> [The problem] Render every entry below as a numbered list, one line per item, with blank lines dropped and the pictures left out.
· · · · ·
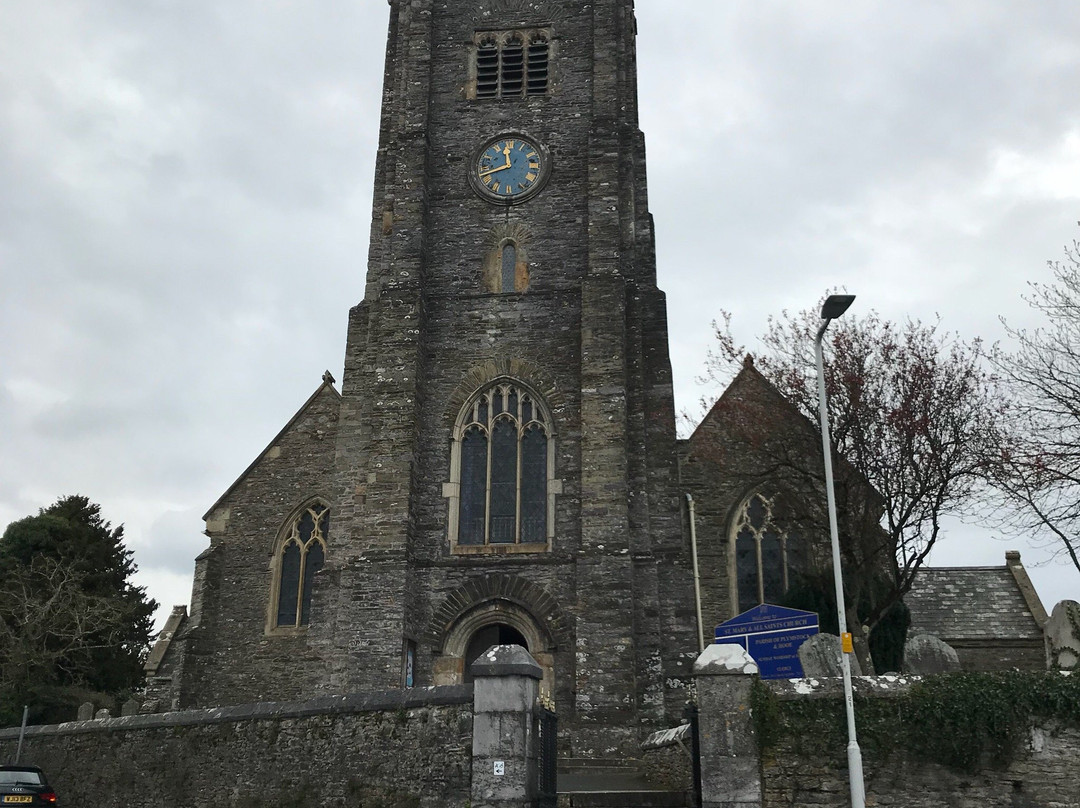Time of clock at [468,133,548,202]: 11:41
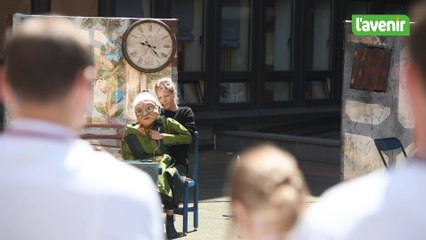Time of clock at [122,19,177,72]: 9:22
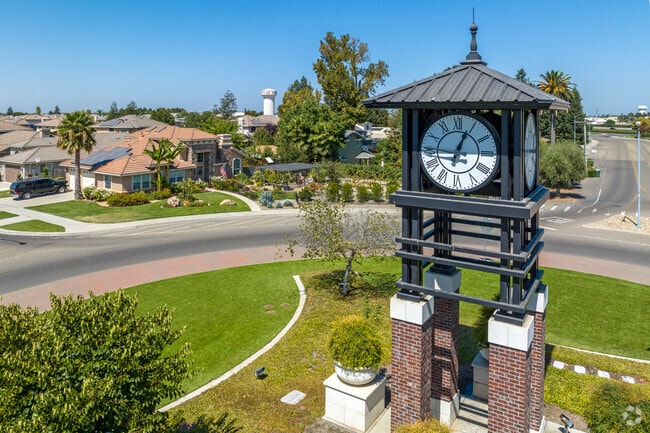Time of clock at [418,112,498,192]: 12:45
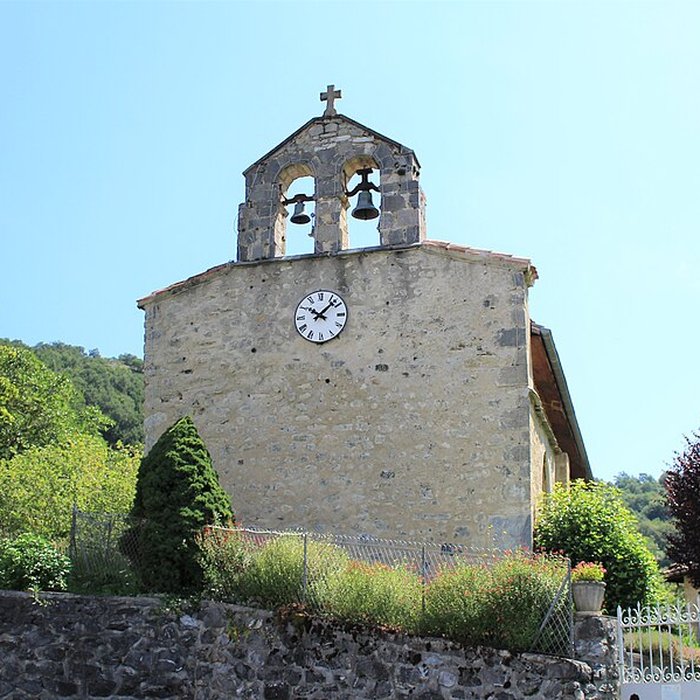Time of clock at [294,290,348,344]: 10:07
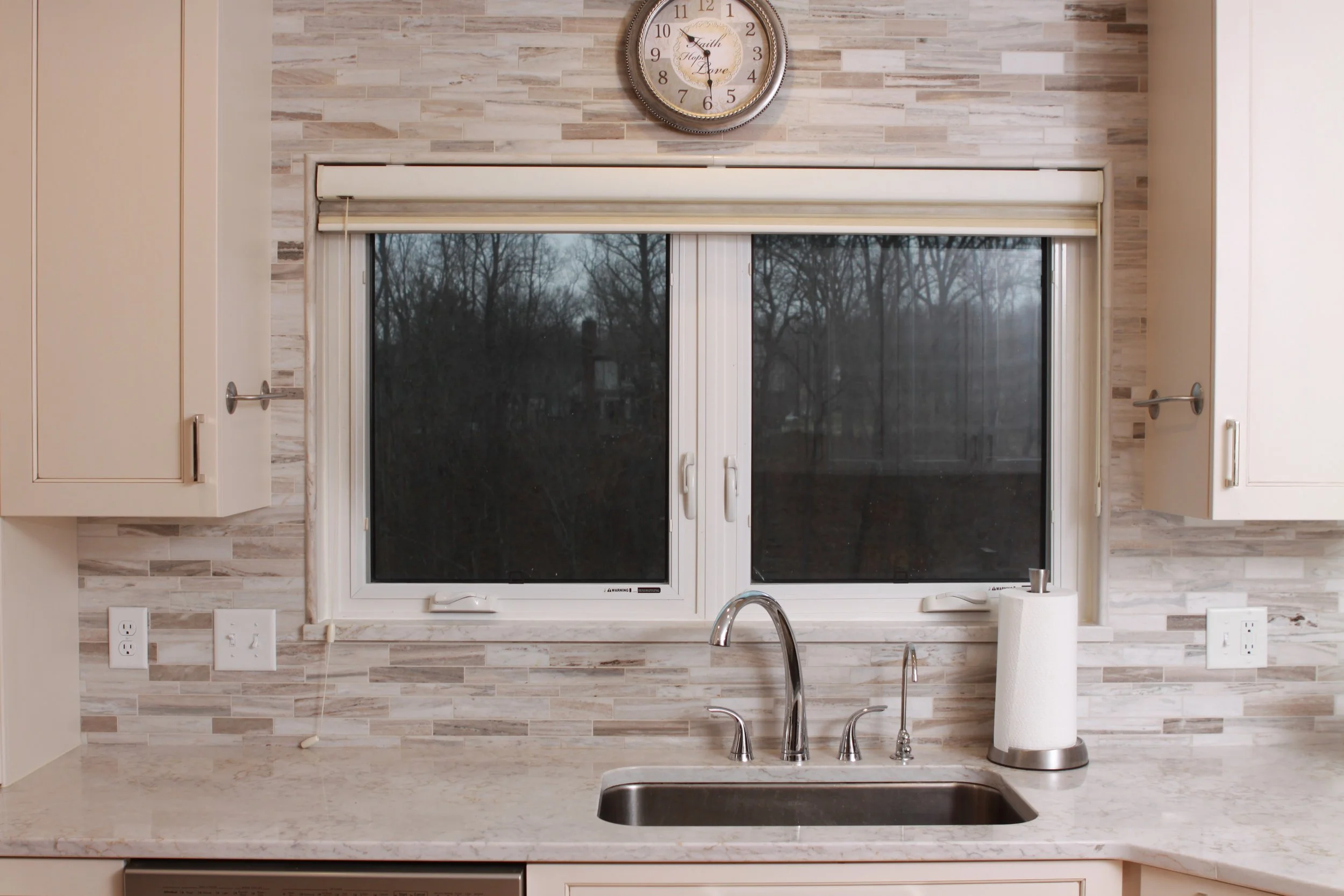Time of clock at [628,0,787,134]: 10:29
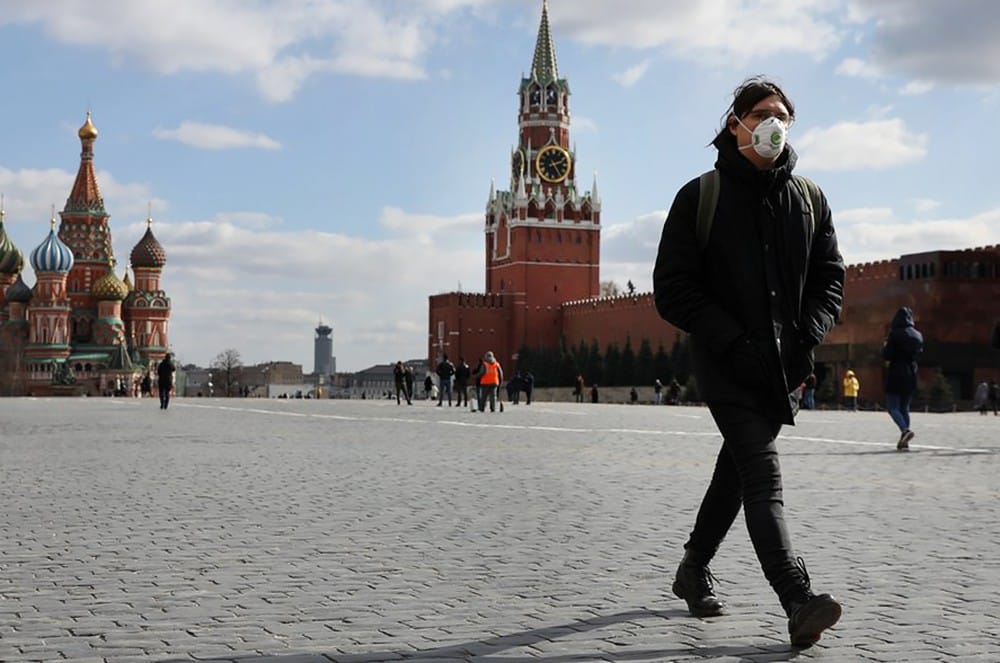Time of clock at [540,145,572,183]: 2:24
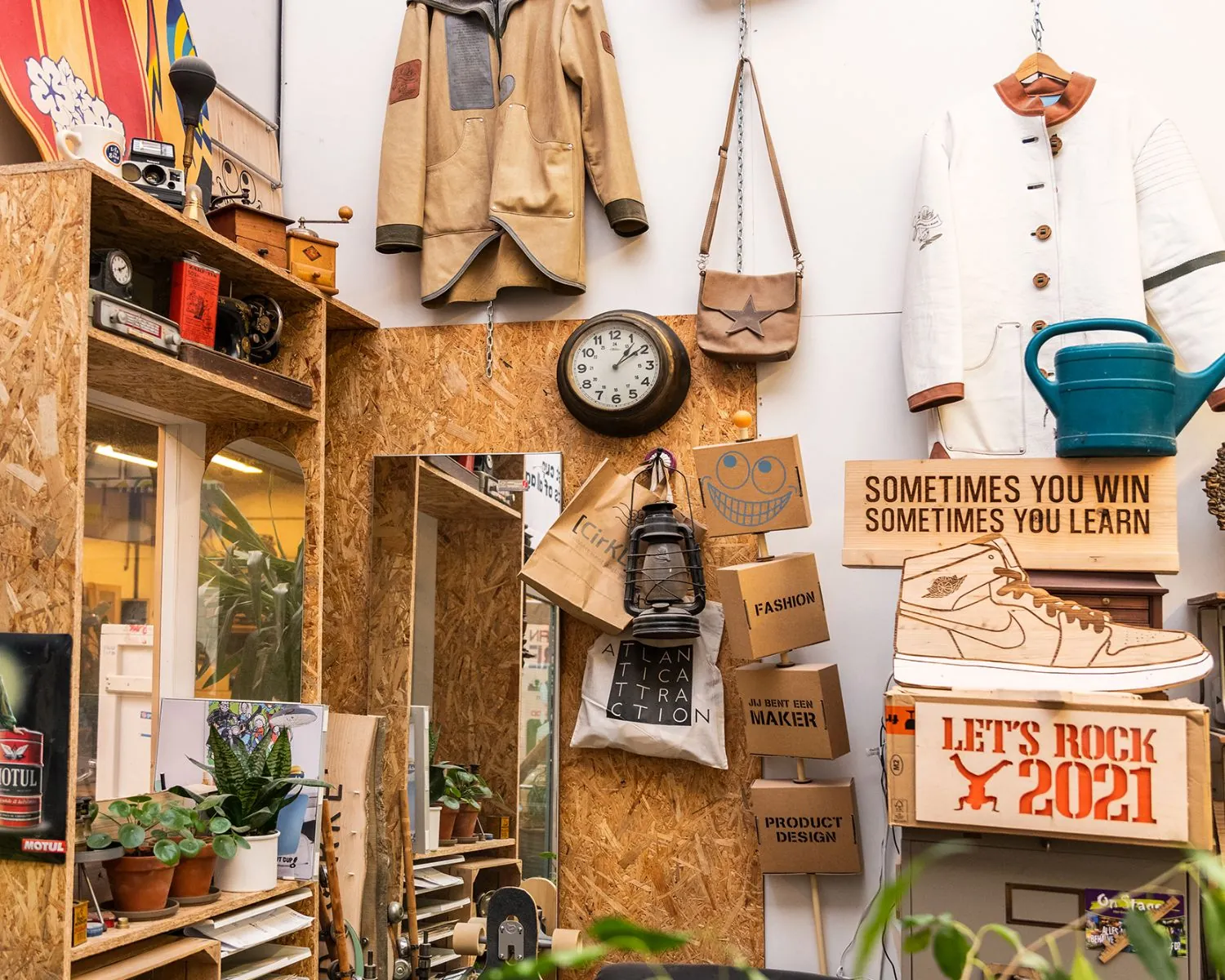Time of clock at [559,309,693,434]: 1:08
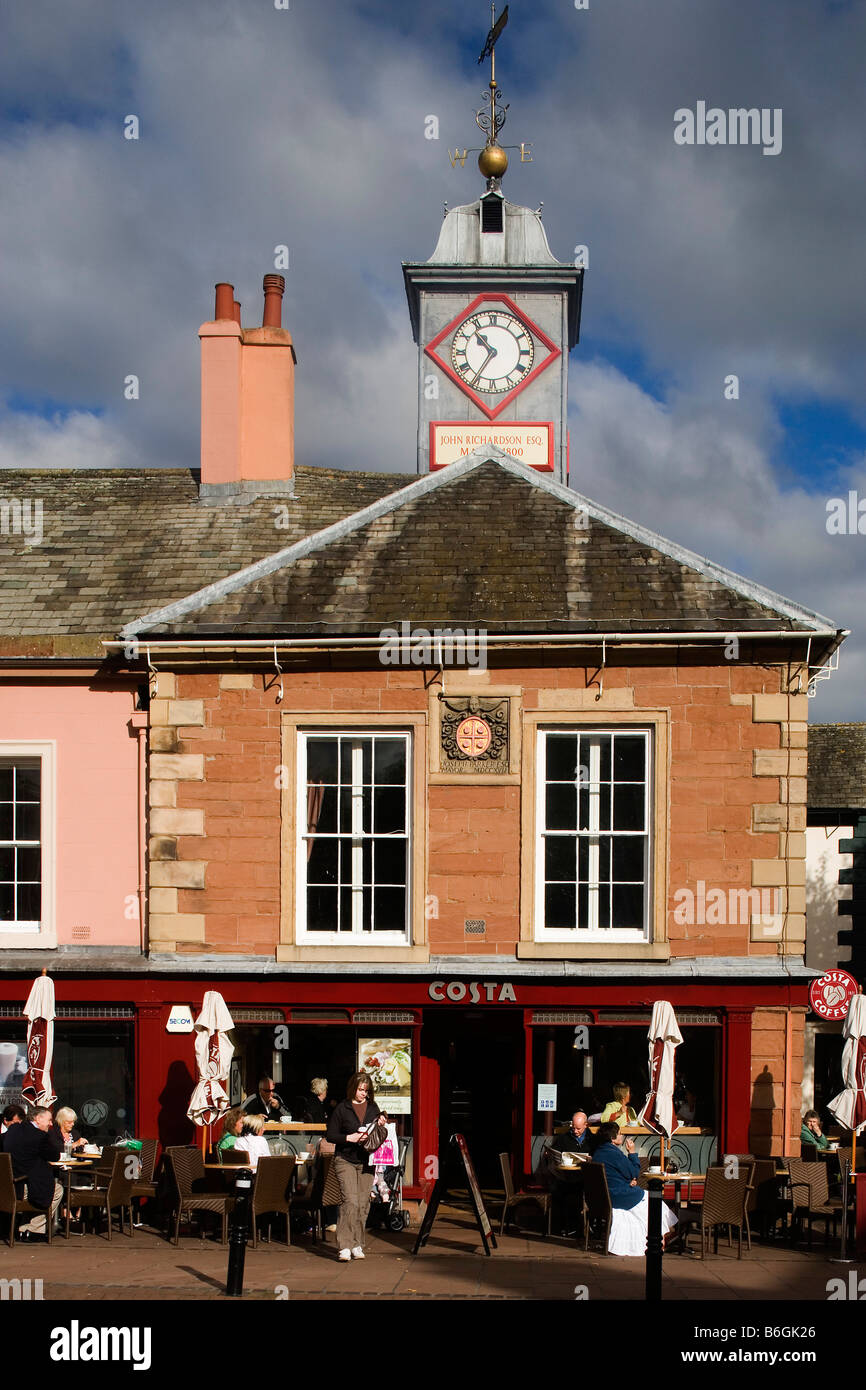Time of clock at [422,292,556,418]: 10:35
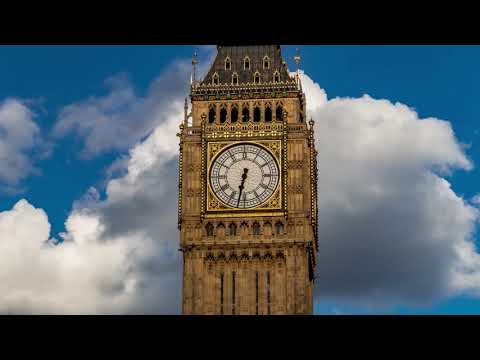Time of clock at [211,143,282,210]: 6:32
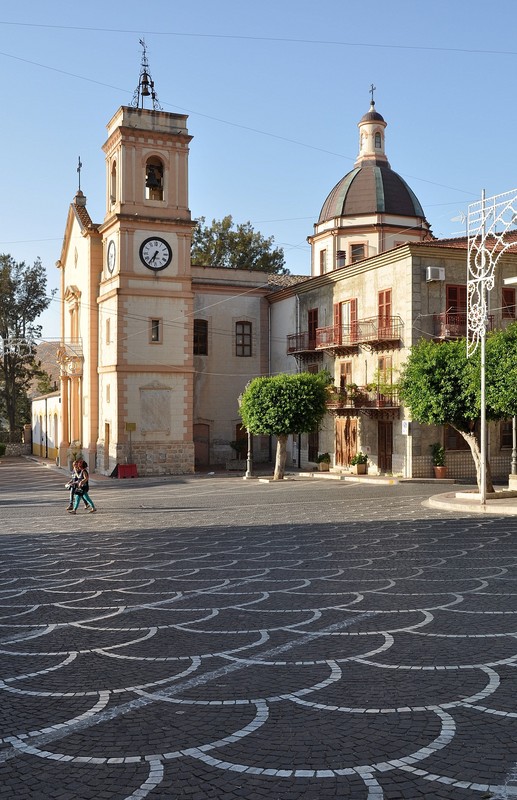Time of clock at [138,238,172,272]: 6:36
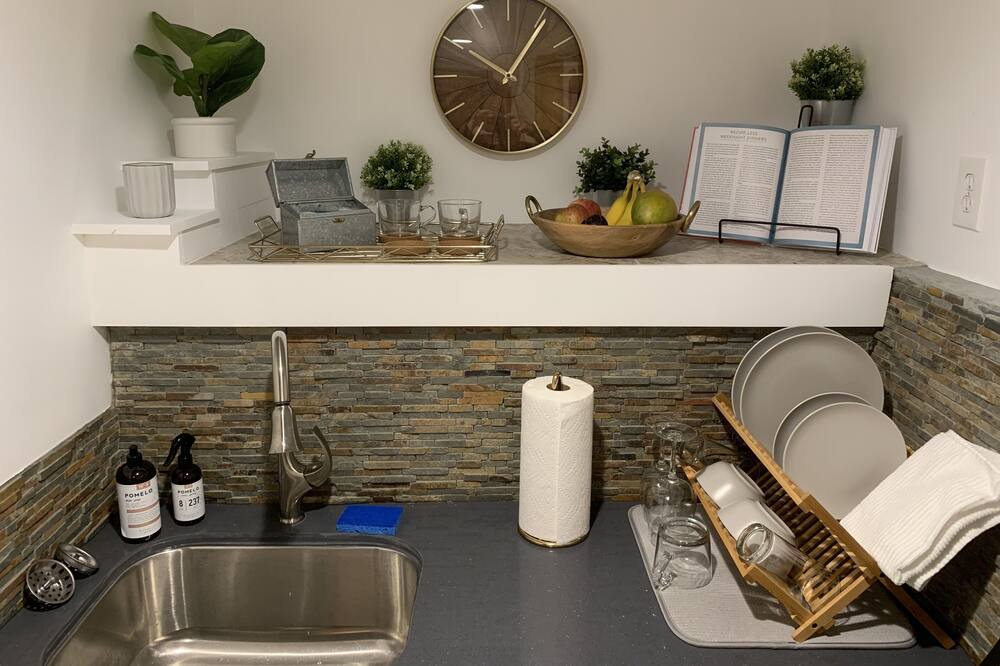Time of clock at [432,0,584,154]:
· · · · ·
> [Answer]
1. Time of clock at [468,133,548,202]: 11:41
2. Time of clock at [122,19,177,72]: 9:22
3. Time of clock at [418,112,498,192]: 12:45
4. Time of clock at [294,290,348,344]: 10:07
5. Time of clock at [628,0,787,134]: 10:29
6. Time of clock at [540,145,572,183]: 2:24
7. Time of clock at [559,309,693,434]: 1:08
8. Time of clock at [422,292,556,418]: 10:35
9. Time of clock at [211,143,282,210]: 6:32
10. Time of clock at [138,238,172,272]: 6:36
11. Time of clock at [432,0,584,154]:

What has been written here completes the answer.